Sequential Sunday: Michael Kupperman’s Tales Designed To Thrizzle

Published on May 3rd, 2009

talesdesignedtothrizzle

Have you ever wondered that, if Marcel Duchamp were alive today and chose to create comics instead of buying urinals, what kind of comics would they be? Strangely enough, the answer to the question above did in fact come to me as I waded through the sea of hilarious and impenetrable absurdity that is Michael Kupperman’s Tales Designed To Thrizzle. Duchamp’s comics would read just like this.

The characters Kupperman creates in his stories (most of which are only a few pages or less long, creating constantly shifting subject matter) are in a constant, unending state of meta: they are completely unaware of the utterly surreal and absurd nature of the settings they are in. This is accomplished by the fact that no matter how weird the situation, everything is told with a straight face. It’s like the Bizzaro world except there aren’t any “normal” real world people visiting to tell its inhabitants how bizarre they really are.

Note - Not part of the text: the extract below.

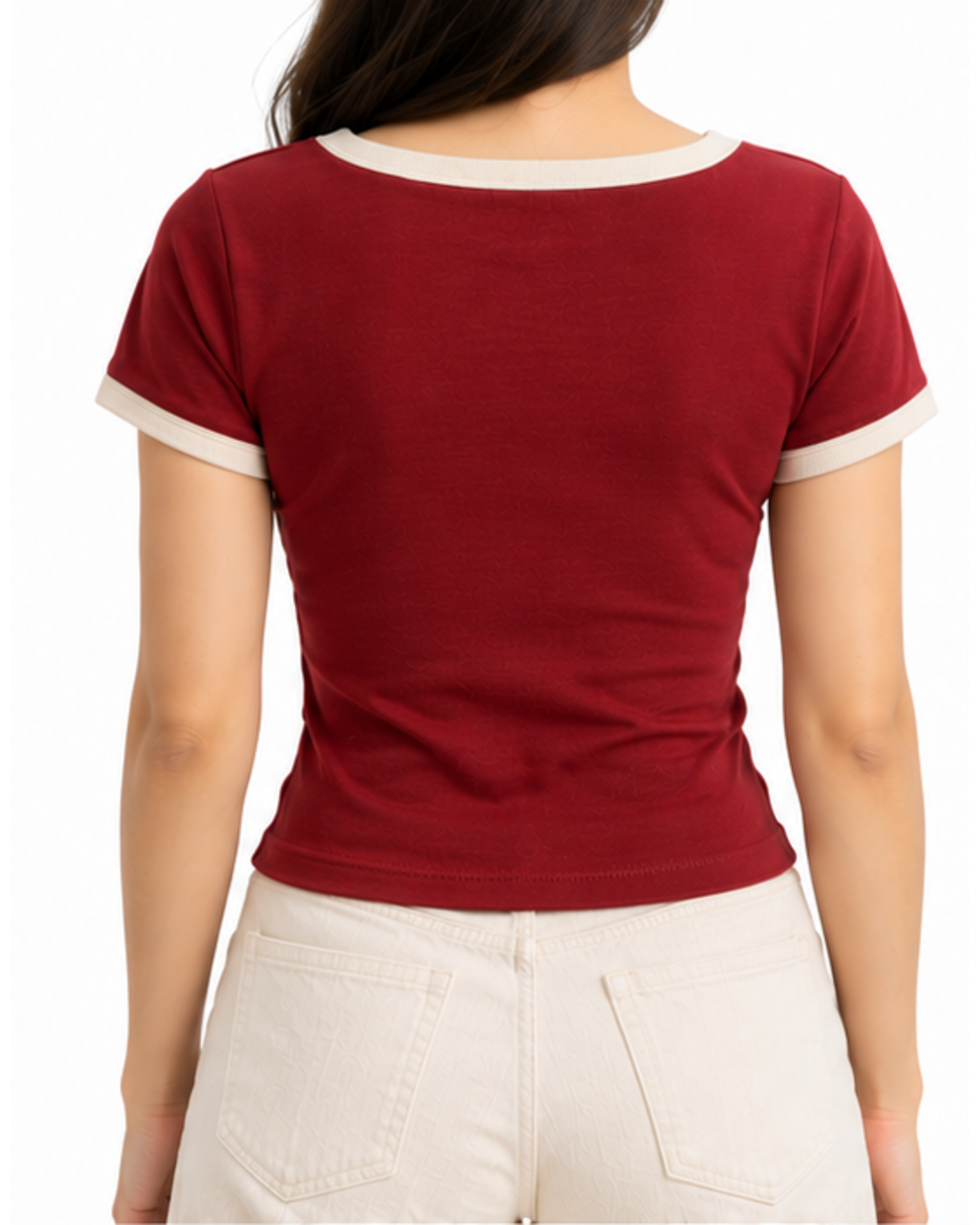 Camiseta entallada de mujer granate con escote cuadrado crema puesta, vista trasera con modelo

“Tales Designed To Thrizzle” is a comic that is guaranteed to have more “what the f__k?” moments than anything else on the store shelves. Don’t believe me? Then consider the thrilling (?) adventures of “The Mannister,” a hero whose sole superpower is the ability to turn himself into a stairway banister. Or the crime fighting team of “Twain and Einstein” whose tales can involve Starsky and Hutch style action, making out with robots or hugging police sergeants from beyond the grave.

The art of “Thrizzle” is as hard to place any kind of definitive classification on as the stories they accompany. Though much of the artistic content of any given issue is identifiable as distinctly Kupperman’s, he can just as easily slip into other styles as well, anything from E.C. horror and 1930’s advertising to early super-heroics and moody noir.

The new issue hitting the comic shops is #5 (published by Fantagraphics) and comes strongly recommended. This particular type of humor may not be for everyone, but if you love Monty Python or own records by Firesign Theatre you may have just found your new favorite comic book.